GIVEN REQUEST =>
Pick up the R help-list thread about filtering out stocks with incomplete data and continue it from its final line.

TEXT TO READ =>

______________________________

[R] R Newbie, please help!

Joshua Wiley jwiley.psych at gmail.com
Fri Jun 4 09:01:03 CEST 2010


I am not exactly sure how your filtering code is working, but take a look at

?na.omit

You will probably need a few additional steps if you want to remove
all rows related to a particular id.  Also look at ?subset which is a
good general way to subset your data.

Josh



On Thu, Jun 3, 2010 at 11:45 PM, Jeffery Ding <jefferyding at gmail.com> wrote:
> Thanks, you have been tremendously helpful!
> I will be able to implement option 2, after I filter out stocks with
> incomplete data sets.
>
> So far, for my filtering code I have:
>
> ##Filtering
>
> x<-length(unique(Returns$date_))

______________________________

MATERIAL =>

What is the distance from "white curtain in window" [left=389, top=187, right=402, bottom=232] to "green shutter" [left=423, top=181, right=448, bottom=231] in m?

______________________________

EXERCISE RESULT =>
> y<-unique(Returns$id)
> Returns.filter<-Returns
>
> i<-1
>
> while(i<=length(y)) {
>     a<-sum(Returns$id==y[i])
>     if(a<x) {
>         ##need code that will remove all rows with id a
>     }
>     i<-i+1
>     }
>
>
>
> On Fri, Jun 4, 2010 at 2:40 PM, Joshua Wiley <jwiley.psych at gmail.com> wrote:
>>
>> Hey Jeff,
>>
>> I have a few ideas.  Each has some different requirements, and to help
>> you choose, I bench marked them.
>>
>>
>> ###START###
>>
>> ##Basic data
>> > test <- data.frame(totret=rnorm(10^7), id=rep(1:10^4, each=10^3),
>> > time=rep(c(1, rep(0, 999)), 10^4))
>>
>> ##Option 1: probably the most general, but also the slowest by far.
>> ##The idea is it does the calculation for each stock/ID, and then
>> concatenates [c()] an NA in front.
>>
>> > system.time(test[,"dailyreturns"] <- unlist(by(test[,"totret"],
>> > test[,"id"], function(x) {c(NA, x[-1]/x[-length(x)])})), gcFirst=TRUE)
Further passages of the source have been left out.